* The problem:
Please take the records that follow and repeat exactly the lines starting with the line with "The children were" and going on through the line with "Then they saw".

* Records supplied:
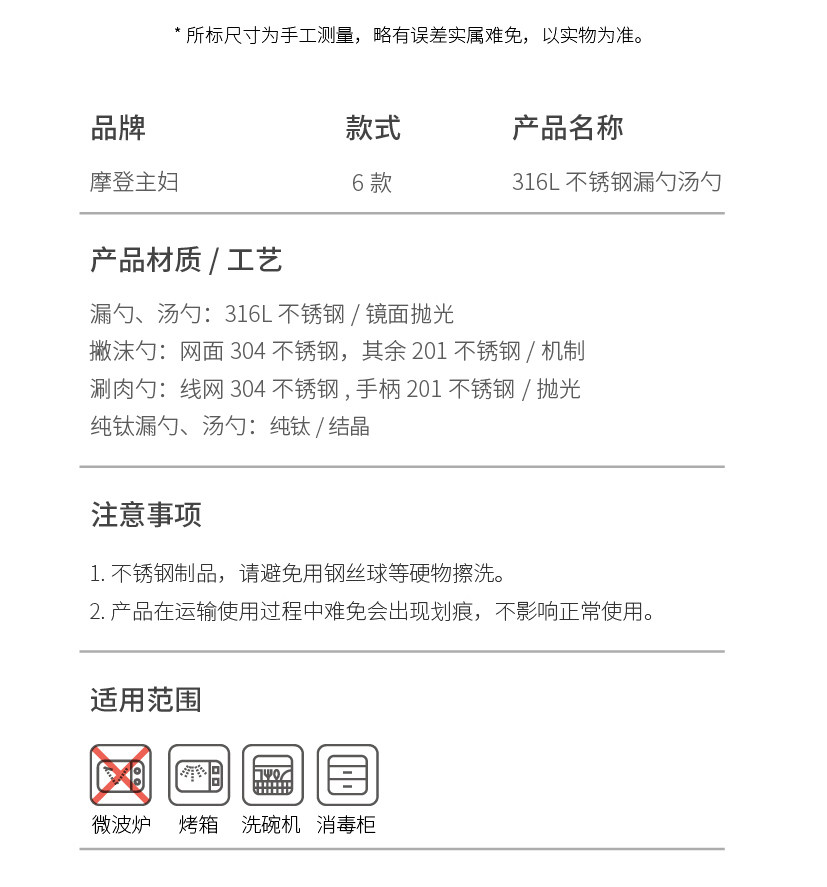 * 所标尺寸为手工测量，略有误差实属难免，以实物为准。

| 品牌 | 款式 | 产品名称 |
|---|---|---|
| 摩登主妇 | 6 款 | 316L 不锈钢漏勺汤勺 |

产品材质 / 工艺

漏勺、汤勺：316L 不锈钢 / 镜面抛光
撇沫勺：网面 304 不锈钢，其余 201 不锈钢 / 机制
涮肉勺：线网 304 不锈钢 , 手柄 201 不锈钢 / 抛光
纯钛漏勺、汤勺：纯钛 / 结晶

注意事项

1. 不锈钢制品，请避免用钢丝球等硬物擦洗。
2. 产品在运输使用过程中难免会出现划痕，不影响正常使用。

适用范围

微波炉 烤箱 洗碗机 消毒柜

--

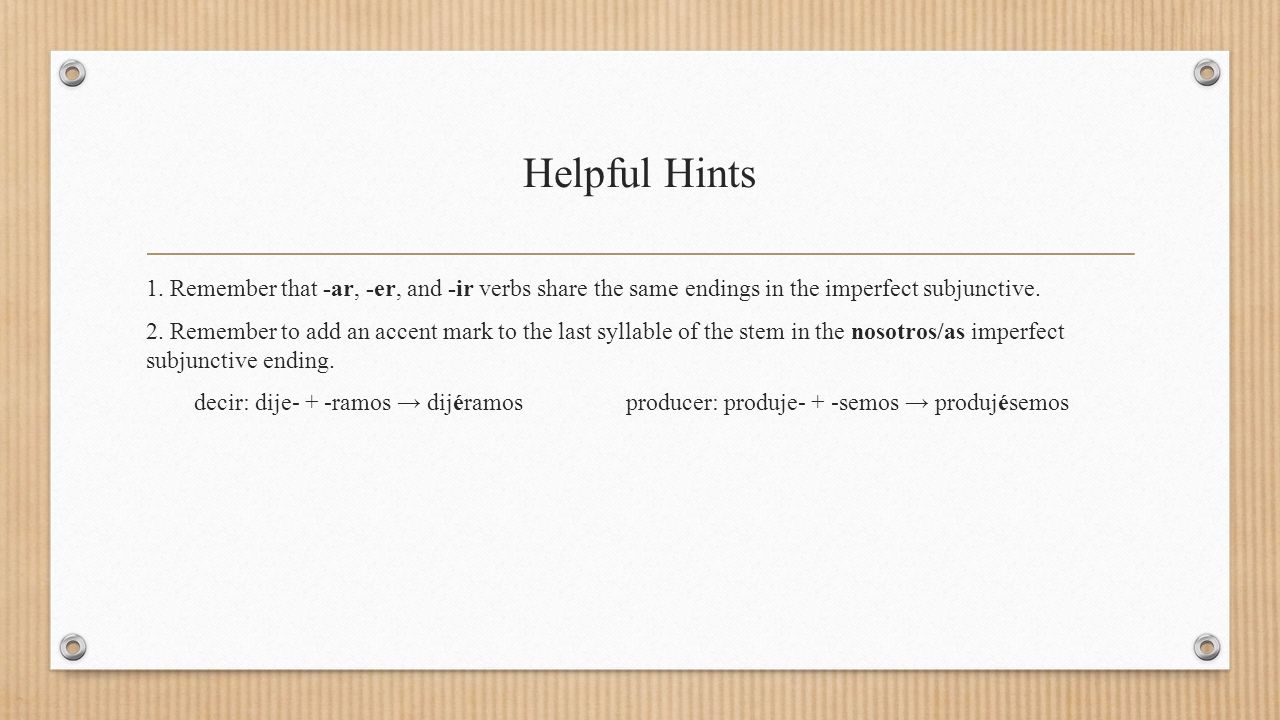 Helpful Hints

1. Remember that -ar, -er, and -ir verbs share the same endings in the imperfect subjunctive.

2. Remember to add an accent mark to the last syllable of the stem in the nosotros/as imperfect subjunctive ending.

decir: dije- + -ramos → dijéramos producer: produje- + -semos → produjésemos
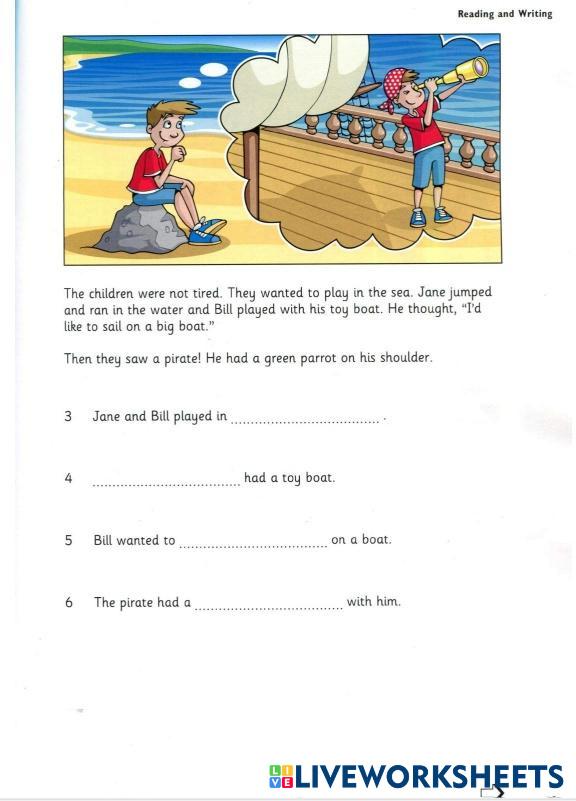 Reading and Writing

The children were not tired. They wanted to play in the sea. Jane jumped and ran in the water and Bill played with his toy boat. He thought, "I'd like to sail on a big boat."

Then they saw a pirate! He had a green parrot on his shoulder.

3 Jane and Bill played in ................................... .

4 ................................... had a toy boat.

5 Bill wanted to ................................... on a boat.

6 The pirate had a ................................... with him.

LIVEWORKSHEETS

* Task response:
The children were not tired. They wanted to play in the sea. Jane jumped and ran in the water and Bill played with his toy boat. He thought, "I'd like to sail on a big boat."

Then they saw a pirate! He had a green parrot on his shoulder.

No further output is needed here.